Yeah, Broderick and his bill should have faded into the woodwork, but Broderick had two things going for him. The first was that he had supporters and the number was growing. Ads, similar to campaign ads, were now appearing on television, and the most frequent one showed Broderick on the Senate floor making his now famous statement: I’m here to tell you it’s only a matter of if — if nothing changes. One thing Mahoney thought he’d have DeMarco do was find out who was paying for the ads.

But it was the second thing that was the real problem. When Reza Zarif, son of Mahoney’s old friend, decided to crash a plane into the White House, Broderick became a damn prophet. He was the one who had warned that all Muslims were a threat, including American citizens, and Reza had proven him right.

‘Mr Speaker — uh, sir, we’re almost back to the Capitol. Was there anyplace else you wanted to go?’

‘No. In fact, drop me off right here, by that hot dog cart over there.’ The cop stopped the car and Mahoney reached out and placed a big paw on the cop’s shoulder. ‘What’s your name, son?’

‘Dolan, Mr Speaker.’

‘You like watchin’ the Redskins get their asses kicked, Dolan?’

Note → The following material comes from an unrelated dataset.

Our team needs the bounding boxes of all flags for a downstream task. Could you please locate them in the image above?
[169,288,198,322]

‘No, sir. I mean, yes, sir.’

‘Well, you sneak on up to my office later today. There’ll be two tickets waiting for you with a nice lady named Mavis. Being a fan of the Patriots, I’m frankly used to a higher standard of play, but maybe you and the missus will enjoy the view from the owner’s box.’

5

He had been in Philadelphia for more than two months, and then two days ago, when he was finally on his way to Cleveland, on to the next target, that man tried to crash his plane into the White House. He’d been walking toward the bus depot when it happened, and he’d just passed a crowd gathered around the window of an electronics store when he heard a woman say, ‘Oh, my God! Not again.’

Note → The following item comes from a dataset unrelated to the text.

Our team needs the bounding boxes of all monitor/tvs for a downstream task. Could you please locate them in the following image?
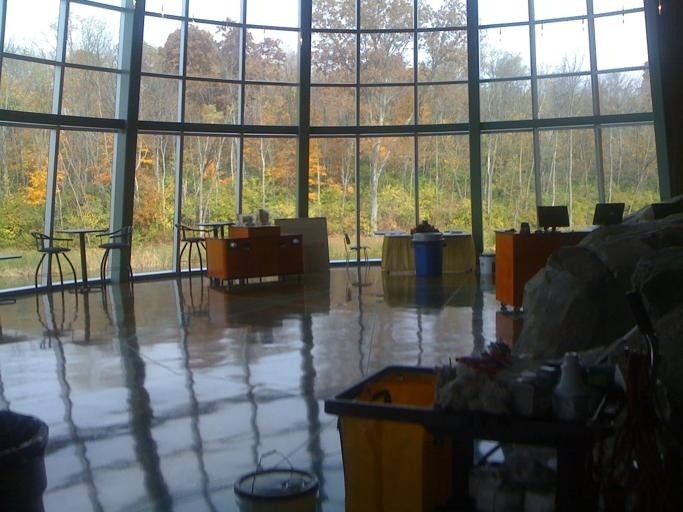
[537,205,570,234]
[592,202,625,225]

He should not have stopped, it was foolish to have done so, but he did. He looked at the enormous television in the window of the store and saw a small plane flying; then, an instant later, he saw the plane explode and a military jet fly through the ball of flame and smoke where the plane had been. The caption at the bottom of the television screen read, ‘Katie, we don’t know who was flying the plane at this time. One high-ranking official at the Pentagon, who we can’t name, said the pilot was a well-known Muslim attorney, but we have not been able to confirm that. What we do know is that the man appeared to be trying to crash his plane, a Cessna, into the White House. The Cessna was shot down by Air National Guard pilots flying F-Sixteen Falcons, and the president was evacuated from the White House only minutes before the plane was destroyed.’

As he had stood there looking at the huge television set, he became aware that people were turning and beginning to stare at him, so he had lowered his head and continued on his way, trying to remain calm. Someone in the crowd had called out to him, but he’d kept walking.

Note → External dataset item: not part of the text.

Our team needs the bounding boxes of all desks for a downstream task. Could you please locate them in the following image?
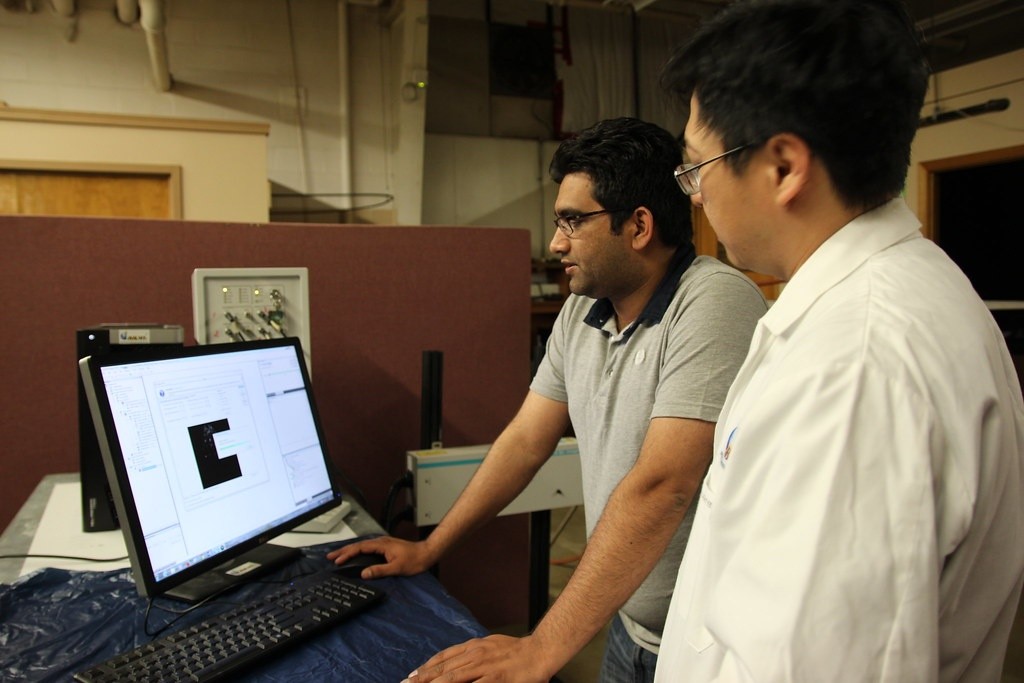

He had decided immediately that it would be too risky to go to the bus depot that day. People would be too vigilant. So he had returned to the safe house where he’d been staying since the debacle of the Baltimore tunnel. Once inside, he had turned on the television and listened to the news reports, realizing as he listened that he was going to have to postpone going to Cleveland for a few days, maybe longer, because of what had just happened.